In the overwhelming majority of cases, chronic sinusitis is a secondary process, arising as a result of repeatedly recurring acute sinusitis, whose treatment has not been completed for a number of reasons and has not achieved a positive result; either existing endo- and exogenous factors (congenital or post-traumatic deformations of endonasal anatomical formations, chronic foci of infection, immunodeficiency states, harmful climatic and industrial conditions, bad habits, etc.) prevent the achievement of a therapeutic effect. Chronic sinusitis is characterized by a protracted, often relapsing clinical course, and in most cases manifested by productive pathomorphological forms. It is generally believed that the diagnosis of chronic sinusitis can be definitively delivered 2-3 months after the onset of acute sinusitis, provided that the latter recurs at two or three times during this time. As shown by special morphological studies, it is this time, with the continuing flaccid flow of the inflammatory process, that in the mucosa, periosteum and even bone tissue there are deep alterative changes, often irreversible, which serve as the pathomorphological basis of chronic inflammation.

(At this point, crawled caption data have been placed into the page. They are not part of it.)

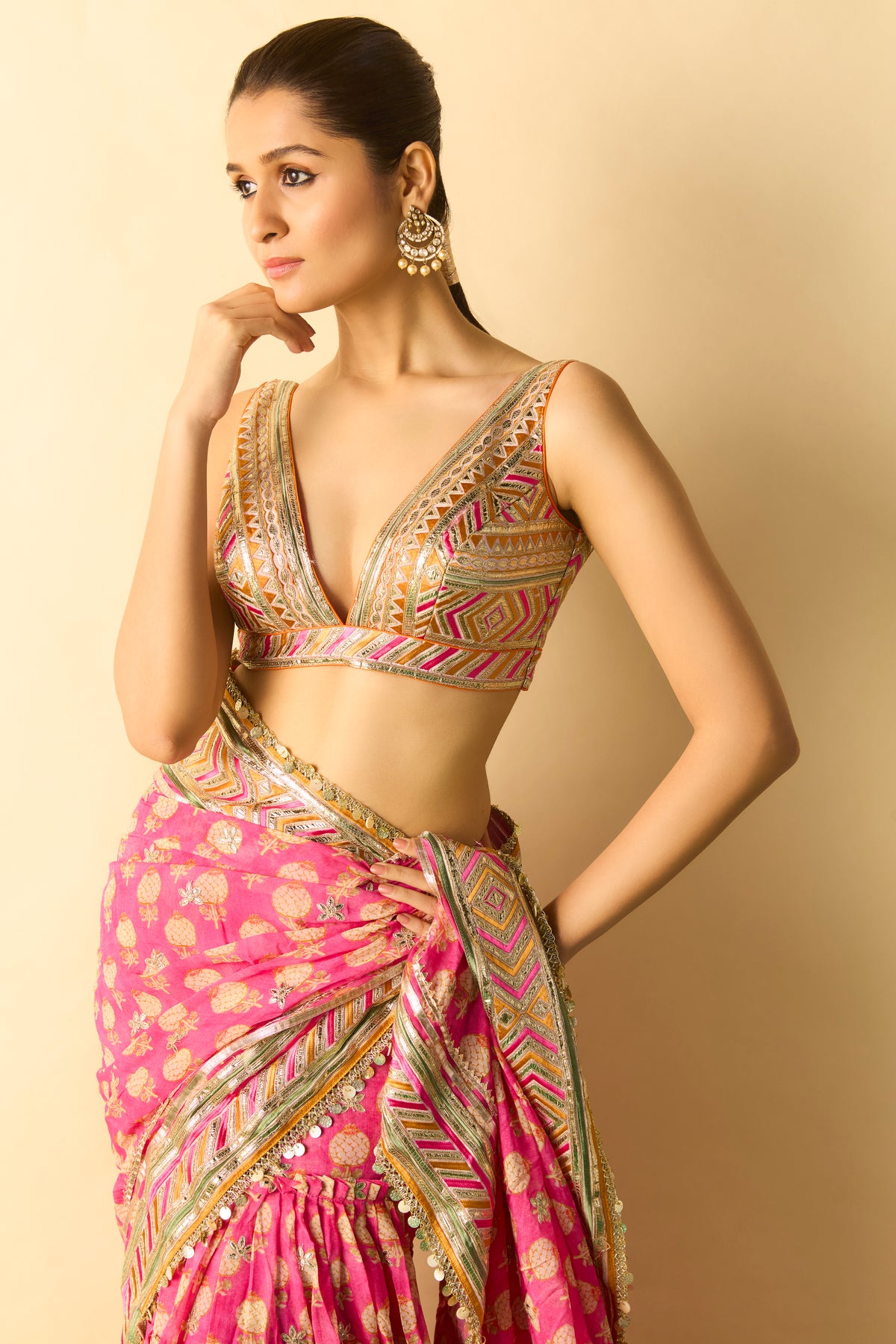 Jasleen Saree Set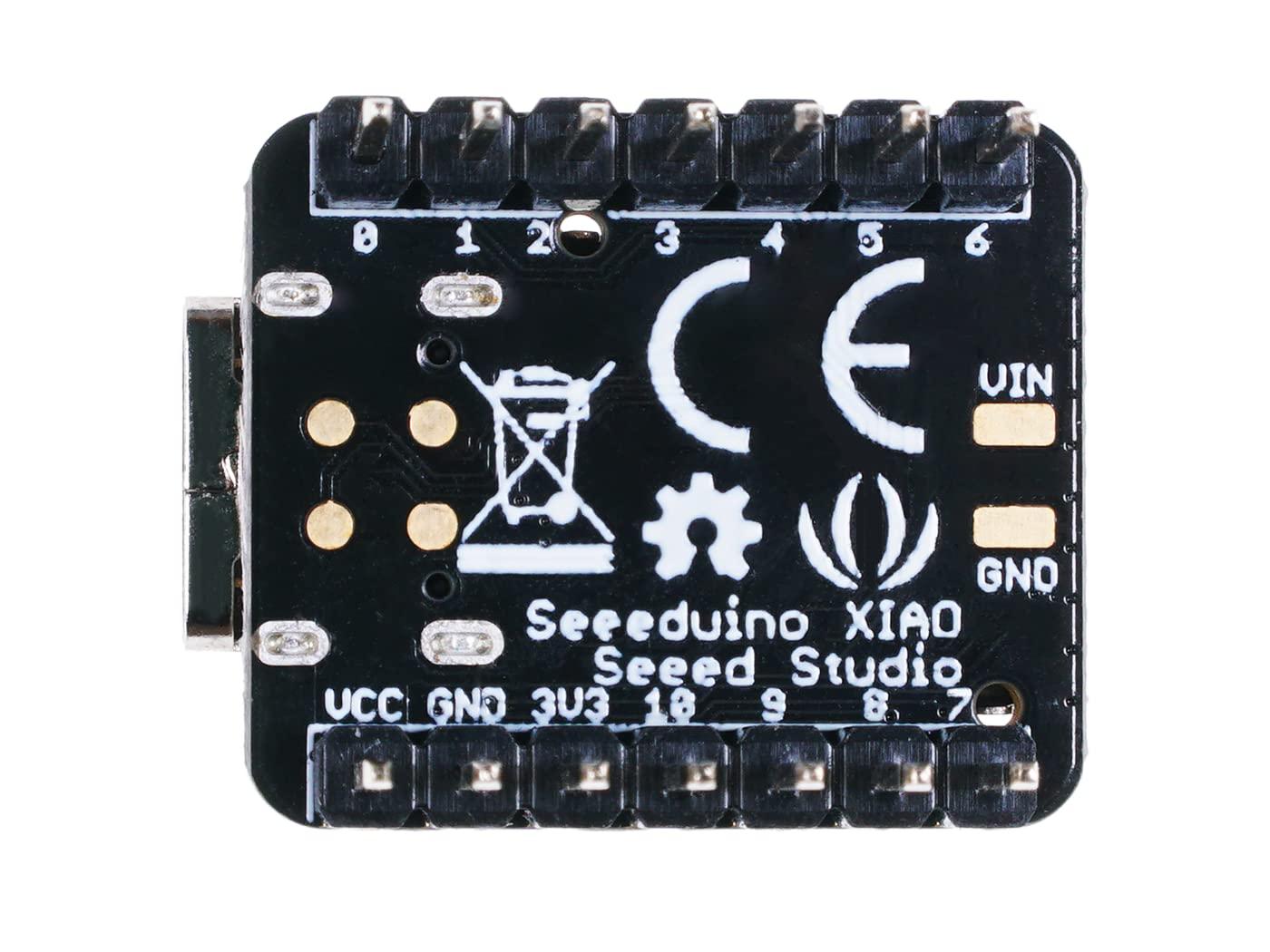 seeed studio Seeed Studio XIAO SAMD21 (Pre-Soldered) The Smallest Arduino Microcontroller Based on SAMD21 with Rich Interfaces, 100% Arduino IDE Compatible, desiged for Projects Need Arduino Micro, 1pc.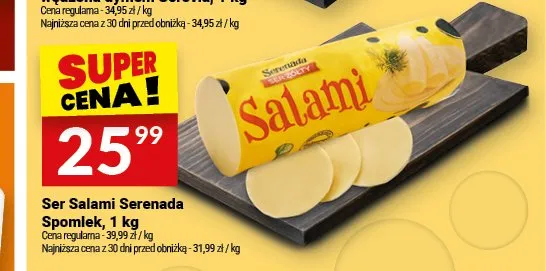 Ser Salami Serenada Spomlek promocja w Twój Market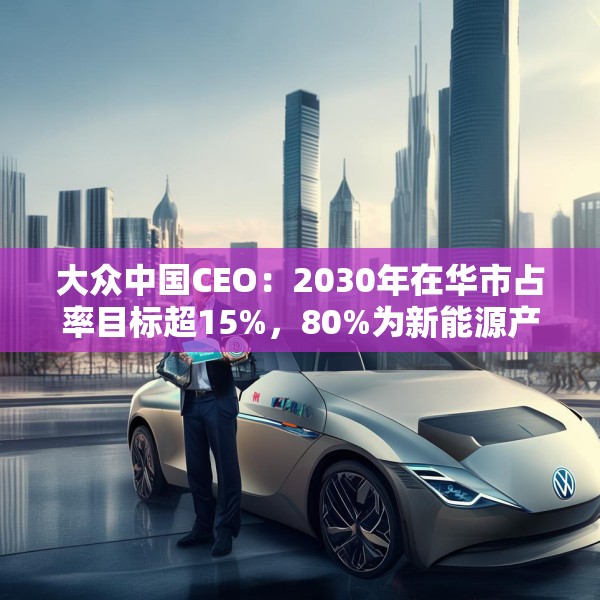 大众中国CEO：2030年在华市占率目标超15%，80%为新能源产品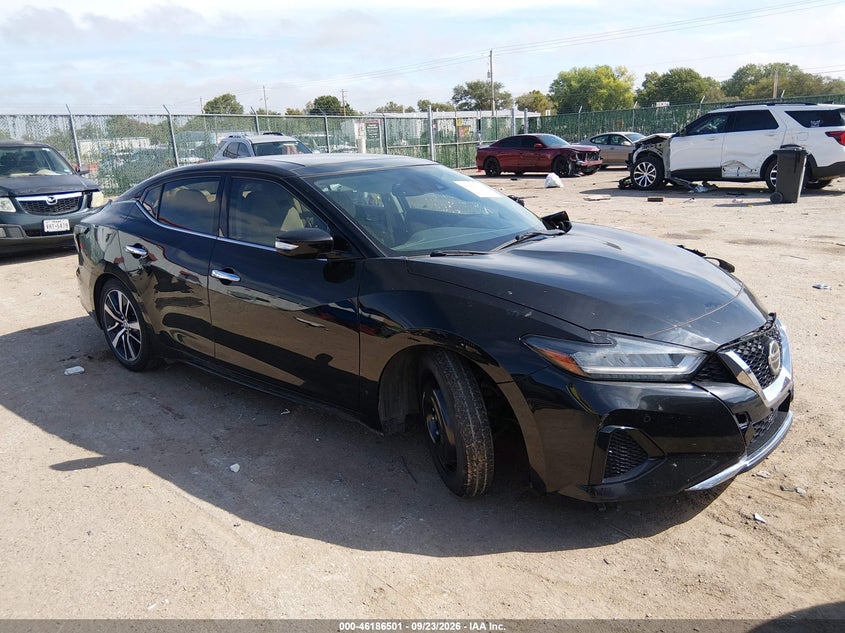 Vin: 1n4aa6dvxlc377583, lot: 46686361, nissan maxima sl xtronic cvt 2020 img_1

According to AS Kiselev (2000), the variety of pathomorphological changes in chronic sinusitis determines "the diversity of clinical and morphological forms and the difficulty of their classification." Among the numerous pathomorphological classifications, the "classical" classification of B.S. Preobrazhensky (1956) has been cited, and we will dwell on the classification of M.Lazeanu (1964), which most adequately reflects the classifications accepted in Western European literature.
Classification of chronic sinusitis
- Exudative forms:
- catarrhal;
- serous;
- purulent.
- Productive forms:
- pristenochno-hyperplastic;
- polyposis.
- Necrotic (alterative) form.
- Cholesteatom form.
- Allergic form.
- Atrophic (residual) form.
In fact, this classification, like any other, delineating the main pathomorphological stages of a progressive pathological process, pursues didactic goals. In reality, in a real clinical excess, many of these forms are combined in one pathological process at different sites of the pathomorphological substrate.